Below are the records. Restate word for word every line from the one that contains "As observed in" through the final line, both included.
---+---
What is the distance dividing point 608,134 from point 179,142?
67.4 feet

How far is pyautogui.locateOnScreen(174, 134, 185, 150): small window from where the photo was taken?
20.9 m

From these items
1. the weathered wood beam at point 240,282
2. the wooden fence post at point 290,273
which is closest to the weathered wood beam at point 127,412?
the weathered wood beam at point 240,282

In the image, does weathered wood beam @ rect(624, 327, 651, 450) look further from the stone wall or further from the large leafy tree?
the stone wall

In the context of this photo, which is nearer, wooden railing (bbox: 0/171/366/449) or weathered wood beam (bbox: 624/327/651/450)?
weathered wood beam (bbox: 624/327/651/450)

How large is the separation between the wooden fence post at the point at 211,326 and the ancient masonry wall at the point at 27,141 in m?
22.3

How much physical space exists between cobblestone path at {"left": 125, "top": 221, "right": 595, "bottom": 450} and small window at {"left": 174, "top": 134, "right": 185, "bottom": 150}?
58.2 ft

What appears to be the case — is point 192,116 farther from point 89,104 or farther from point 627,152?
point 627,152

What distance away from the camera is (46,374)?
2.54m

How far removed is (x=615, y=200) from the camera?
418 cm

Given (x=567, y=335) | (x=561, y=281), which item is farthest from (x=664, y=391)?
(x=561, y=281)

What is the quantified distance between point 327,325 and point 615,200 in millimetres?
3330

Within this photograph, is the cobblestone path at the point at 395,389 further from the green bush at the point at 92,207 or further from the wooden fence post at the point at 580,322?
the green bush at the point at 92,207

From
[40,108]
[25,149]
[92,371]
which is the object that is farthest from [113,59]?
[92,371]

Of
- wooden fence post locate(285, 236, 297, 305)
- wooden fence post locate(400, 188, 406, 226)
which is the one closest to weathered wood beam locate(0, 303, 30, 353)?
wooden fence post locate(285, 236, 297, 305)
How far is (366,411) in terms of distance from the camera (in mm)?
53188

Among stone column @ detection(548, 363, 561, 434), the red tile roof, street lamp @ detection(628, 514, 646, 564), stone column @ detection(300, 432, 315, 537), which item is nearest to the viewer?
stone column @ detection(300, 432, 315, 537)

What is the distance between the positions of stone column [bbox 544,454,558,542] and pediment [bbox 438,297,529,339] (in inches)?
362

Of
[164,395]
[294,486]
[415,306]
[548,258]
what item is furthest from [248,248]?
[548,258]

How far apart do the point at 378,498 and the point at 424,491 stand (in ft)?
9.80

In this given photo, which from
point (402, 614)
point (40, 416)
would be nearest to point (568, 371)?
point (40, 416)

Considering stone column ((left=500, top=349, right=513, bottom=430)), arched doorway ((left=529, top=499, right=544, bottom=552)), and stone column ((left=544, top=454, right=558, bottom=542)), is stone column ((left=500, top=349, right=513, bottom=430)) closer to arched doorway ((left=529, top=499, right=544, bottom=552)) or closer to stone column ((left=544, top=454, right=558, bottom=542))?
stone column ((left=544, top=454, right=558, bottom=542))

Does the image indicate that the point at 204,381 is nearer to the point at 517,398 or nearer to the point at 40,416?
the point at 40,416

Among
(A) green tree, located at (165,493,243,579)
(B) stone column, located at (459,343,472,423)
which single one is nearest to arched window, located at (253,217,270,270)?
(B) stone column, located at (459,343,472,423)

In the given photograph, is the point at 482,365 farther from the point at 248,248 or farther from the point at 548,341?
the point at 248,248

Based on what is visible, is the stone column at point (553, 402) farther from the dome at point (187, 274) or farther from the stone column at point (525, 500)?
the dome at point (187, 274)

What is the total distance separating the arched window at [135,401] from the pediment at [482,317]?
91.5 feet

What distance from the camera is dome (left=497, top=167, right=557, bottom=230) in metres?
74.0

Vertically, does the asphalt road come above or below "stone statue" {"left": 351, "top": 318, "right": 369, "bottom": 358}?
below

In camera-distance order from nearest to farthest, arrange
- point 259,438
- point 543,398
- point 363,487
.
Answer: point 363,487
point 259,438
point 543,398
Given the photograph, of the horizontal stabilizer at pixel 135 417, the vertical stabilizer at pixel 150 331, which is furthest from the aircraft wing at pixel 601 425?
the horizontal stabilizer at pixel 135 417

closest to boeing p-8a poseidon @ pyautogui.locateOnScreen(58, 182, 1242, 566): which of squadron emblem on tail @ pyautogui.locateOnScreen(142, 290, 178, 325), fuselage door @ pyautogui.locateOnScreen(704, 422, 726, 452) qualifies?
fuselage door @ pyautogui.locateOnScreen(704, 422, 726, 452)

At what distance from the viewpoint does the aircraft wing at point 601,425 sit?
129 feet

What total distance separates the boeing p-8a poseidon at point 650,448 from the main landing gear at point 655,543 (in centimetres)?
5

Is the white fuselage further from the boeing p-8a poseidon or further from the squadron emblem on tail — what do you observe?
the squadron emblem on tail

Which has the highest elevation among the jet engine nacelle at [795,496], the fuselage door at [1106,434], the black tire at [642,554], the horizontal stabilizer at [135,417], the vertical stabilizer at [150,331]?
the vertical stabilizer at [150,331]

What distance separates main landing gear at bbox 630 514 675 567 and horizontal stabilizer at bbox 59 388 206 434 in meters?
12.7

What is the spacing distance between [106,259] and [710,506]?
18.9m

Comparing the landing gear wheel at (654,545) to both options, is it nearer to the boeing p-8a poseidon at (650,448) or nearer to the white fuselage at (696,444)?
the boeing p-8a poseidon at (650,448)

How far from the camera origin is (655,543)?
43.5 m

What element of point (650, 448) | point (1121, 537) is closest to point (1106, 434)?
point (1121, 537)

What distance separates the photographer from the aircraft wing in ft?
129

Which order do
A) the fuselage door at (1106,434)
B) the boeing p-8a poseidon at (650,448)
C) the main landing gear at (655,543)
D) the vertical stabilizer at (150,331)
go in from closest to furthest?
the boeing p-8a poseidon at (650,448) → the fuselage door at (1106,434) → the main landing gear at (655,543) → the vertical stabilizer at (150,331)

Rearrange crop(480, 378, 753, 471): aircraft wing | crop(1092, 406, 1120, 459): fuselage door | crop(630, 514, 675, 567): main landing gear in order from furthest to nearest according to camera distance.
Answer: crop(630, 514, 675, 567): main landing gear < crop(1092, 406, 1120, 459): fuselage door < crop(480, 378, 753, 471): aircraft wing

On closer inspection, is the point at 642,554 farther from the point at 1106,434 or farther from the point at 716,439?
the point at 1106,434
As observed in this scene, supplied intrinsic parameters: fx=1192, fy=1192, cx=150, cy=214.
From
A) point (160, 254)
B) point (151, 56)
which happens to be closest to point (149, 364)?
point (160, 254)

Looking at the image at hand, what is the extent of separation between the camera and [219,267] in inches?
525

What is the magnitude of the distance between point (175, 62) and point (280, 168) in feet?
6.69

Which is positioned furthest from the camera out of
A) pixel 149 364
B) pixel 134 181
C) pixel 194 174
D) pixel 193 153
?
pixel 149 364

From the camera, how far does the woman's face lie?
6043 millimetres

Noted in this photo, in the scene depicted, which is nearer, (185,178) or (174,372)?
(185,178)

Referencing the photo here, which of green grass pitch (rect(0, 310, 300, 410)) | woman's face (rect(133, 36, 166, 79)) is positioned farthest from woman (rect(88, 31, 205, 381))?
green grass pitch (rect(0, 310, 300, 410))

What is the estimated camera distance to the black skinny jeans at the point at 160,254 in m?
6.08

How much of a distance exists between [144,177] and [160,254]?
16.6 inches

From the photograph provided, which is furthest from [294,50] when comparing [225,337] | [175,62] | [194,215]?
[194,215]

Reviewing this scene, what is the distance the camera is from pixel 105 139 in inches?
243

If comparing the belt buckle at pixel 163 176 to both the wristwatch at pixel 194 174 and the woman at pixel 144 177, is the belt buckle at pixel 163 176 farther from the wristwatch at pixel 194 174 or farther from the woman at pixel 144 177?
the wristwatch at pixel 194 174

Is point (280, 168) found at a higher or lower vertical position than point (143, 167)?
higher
---+---
* [Finished answer]
As observed in this scene, supplied intrinsic parameters: fx=1192, fy=1192, cx=150, cy=214.
From
A) point (160, 254)
B) point (151, 56)
which happens to be closest to point (149, 364)?
point (160, 254)

Looking at the image at hand, what is the extent of separation between the camera and [219,267] in inches?
525

What is the magnitude of the distance between point (175, 62) and point (280, 168) in feet?
6.69

Which is positioned furthest from the camera out of
A) pixel 149 364
B) pixel 134 181
C) pixel 194 174
D) pixel 193 153
?
pixel 149 364

From the camera, how far does the woman's face lie?
6043 millimetres

Noted in this photo, in the scene depicted, which is nearer, (185,178) or (174,372)?
(185,178)

Referencing the photo here, which of green grass pitch (rect(0, 310, 300, 410)) | woman's face (rect(133, 36, 166, 79)) is positioned farthest from woman (rect(88, 31, 205, 381))?
green grass pitch (rect(0, 310, 300, 410))

What is the estimated camera distance to the black skinny jeans at the point at 160,254 in m?
6.08

How much of a distance exists between [144,177] and [160,254]?
16.6 inches

From the photograph provided, which is furthest from [294,50] when comparing [225,337] | [175,62] | [194,215]?
[194,215]

Reviewing this scene, what is the distance the camera is from pixel 105 139 in inches?
243

If comparing the belt buckle at pixel 163 176 to both the wristwatch at pixel 194 174 and the woman at pixel 144 177, is the belt buckle at pixel 163 176 farther from the wristwatch at pixel 194 174 or farther from the woman at pixel 144 177?
the wristwatch at pixel 194 174

Is point (280, 168) found at a higher or lower vertical position than point (143, 167)?
higher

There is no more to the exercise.